━━ Sağlanan metin ━━
1 Bir 29 Ekim’den Bir Başka 29 Ekim’e ---6. Bölüm---

Makale / Tarihsel Makaleler

Eklenme Tarihi : 2.11.2022
Okunma Sayısı : 527
Yorum Sayısı : 4
Günün Yazısı

Bu Yazı 3.11.2022 tarihinde
GÜNÜN YAZISI
olarak seçilmiştir.
Bir 29  Ekim’den  Bir  Başka  29  Ekim’e ---6. Bölüm---

29 Ekim 1914’de gerçekleşen Karadeniz Baskınını Osmanlı basını 31 Ekim günü haber olarak sayfalarına taşıdılar. Bu arada olayın sebebi olarak ileri sürülen argüman nefsi müdafaaydı. Yani Ruslar, Türklere saldırılarda bulunmuşlar, Türkler de kendilerini savunmak için karşılık vermişlerdi.
Gazeteler böyle yazarken Osmanlı Hükumetinin, Rusya’ya yönelik bu harekattan haberdar olmadığı gerçeği de ortaya çıkmıştı. Zira başta sadrazam olmak üzere hükumet üyeleri Enver Paşa’yı protesto etmişler ve hatta istifa edeceklerini bildirmişlerdi. Ancak daha sonra bu düşünceden iki sebeple vazgeçtiler. 1- Kendilerinin istifası halinde Enver Paşa savaş yanlısı taraftarlarıyla yeni bir hükumet kurar ve daha rahat at oynatırdı 2- Böyle bir zamanda birlik ve beraberlik içinde hareket etmek daha doğru olurdu.
Hükumet, Enver Paşa’yı Ruslardan özür dilemeye davet etti. Enver Paşa da canı hiç istememesine rağmen Rusya’ya bir özür mektubu yazdı ama işin doğrusu özrü kabahatinden büyüktü ( Buraya az sonra geleceğim yine. )
Olaya Almanya tarafından bakacak olursak...
━━━
━━ Sağlanan veriler ━━
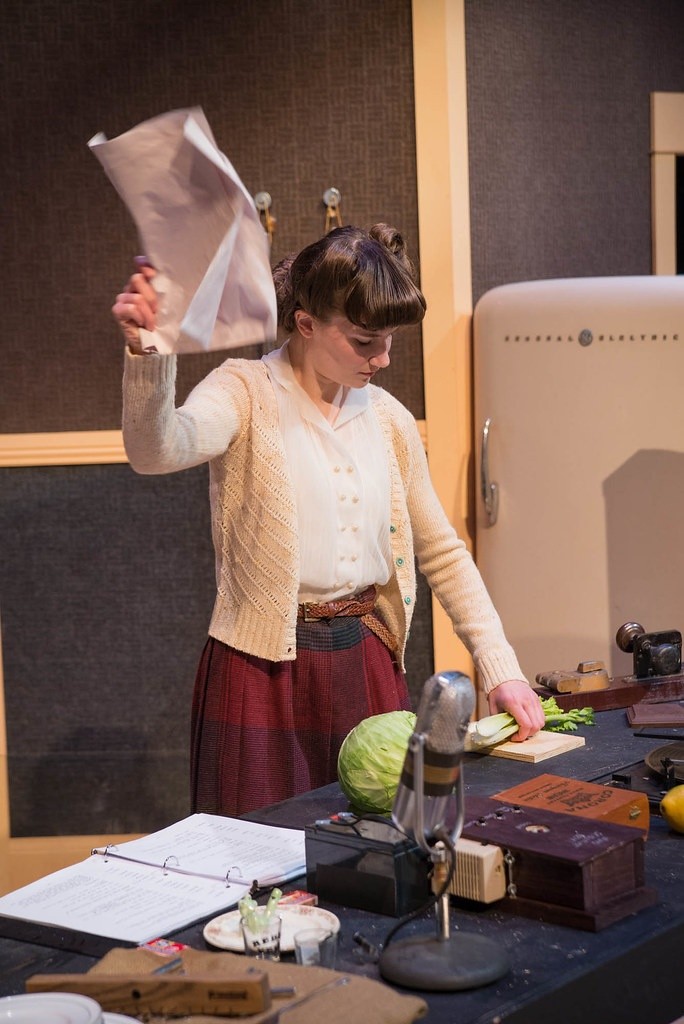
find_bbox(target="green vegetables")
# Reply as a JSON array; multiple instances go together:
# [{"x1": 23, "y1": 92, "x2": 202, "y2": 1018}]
━━━
- _Görev gereksinimleri_
a) Karadeniz Baskını metninde "Hükumet, Enver Paşa’yı" ile başlayıp "tarafından bakacak olursak..." dahil olmak üzere devam eden bölümü harfi harfine yazıya geçirin.
b) Karadeniz Baskını metnini iki cümleyle özetleyin.

- _Görev yanıtları_
a)
Hükumet, Enver Paşa’yı Ruslardan özür dilemeye davet etti. Enver Paşa da canı hiç istememesine rağmen Rusya’ya bir özür mektubu yazdı ama işin doğrusu özrü kabahatinden büyüktü ( Buraya az sonra geleceğim yine. )
Olaya Almanya tarafından bakacak olursak...

b) 29 Ekim 1914'teki Karadeniz Baskını'nı Osmanlı basını 31 Ekim'de haber yaptı ve olayın gerekçesi olarak Rusların saldırması üzerine Türklerin kendilerini savunmak için karşılık verdiğini, yani nefsi müdafaayı ileri sürdü. Osmanlı Hükumetinin harekattan haberdar olmadığı ortaya çıkınca sadrazam başta olmak üzere hükumet üyeleri Enver Paşa'yı protesto edip istifa edeceklerini bildirdi, ancak bu düşünceden vazgeçerek Enver Paşa'yı Ruslardan özür dilemeye davet etti; o da hiç istemese de Rusya'ya bir özür mektubu yazdı.